A FORMER engineer died from severe epilepsy which he suffered from after hitting his head when he fell on an escalator in a busy department store.

Francis Formstone, 65, of Wavertree Road, Blacon, died at the Countess of Chester Hospital the week before last Christmas, on December 18.

The fall happened two years earlier while Francis and his wife Carol were Christmas shopping at TJ Hughes in Chester, on December 12, 2004.

Family friend Jean Fraser, who had known Mr Formstone for more than 25 years, said: “A young man came down in the middle of them in a hurry and he fell. She didn’t know if he tripped or if he had got a bit of a knock.

“After that he was taken to the Countess of Chester Hospital for treatment for his fall. He was having fits, became very short tempered, suffered a lack of memory, and he wasn’t able to walk very well.”

After a period in a specialist nursing home for brain injury sufferers, he returned home to live with his wife Carol.

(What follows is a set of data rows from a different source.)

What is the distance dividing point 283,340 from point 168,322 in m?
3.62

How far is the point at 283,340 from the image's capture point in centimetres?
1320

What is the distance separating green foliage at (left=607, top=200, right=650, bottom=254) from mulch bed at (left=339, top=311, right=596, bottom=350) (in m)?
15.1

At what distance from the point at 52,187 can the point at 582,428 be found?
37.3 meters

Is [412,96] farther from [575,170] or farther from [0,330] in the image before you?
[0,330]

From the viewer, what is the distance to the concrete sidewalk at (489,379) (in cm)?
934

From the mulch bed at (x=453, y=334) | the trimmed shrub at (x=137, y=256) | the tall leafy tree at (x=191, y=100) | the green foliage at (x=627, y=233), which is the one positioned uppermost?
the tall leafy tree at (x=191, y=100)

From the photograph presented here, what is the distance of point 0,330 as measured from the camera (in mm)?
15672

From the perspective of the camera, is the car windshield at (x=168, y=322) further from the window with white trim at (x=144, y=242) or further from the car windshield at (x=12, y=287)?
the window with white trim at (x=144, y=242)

The inquest heard that on December 12, 2006, he suffered some more serious fits, and he was taken to the Countess of Chester Hospital.

Arriving in a coma, he was taken to the intensive care unit but he died four days later.

A post-mortem examination found cause of death was a hypoxic brain injury brought on by continuous epileptic seizures, worsened by cirrhosis of the liver.

Francis started drinking heavily about nine years ago after his son died.

A statement from his widow Carol Formstone, who herself died about two weeks ago, read by coroner Geoffrey Roberts, said: “Before the fall he had been a fairly heavy drinker. We had a fine and happy marriage and life together”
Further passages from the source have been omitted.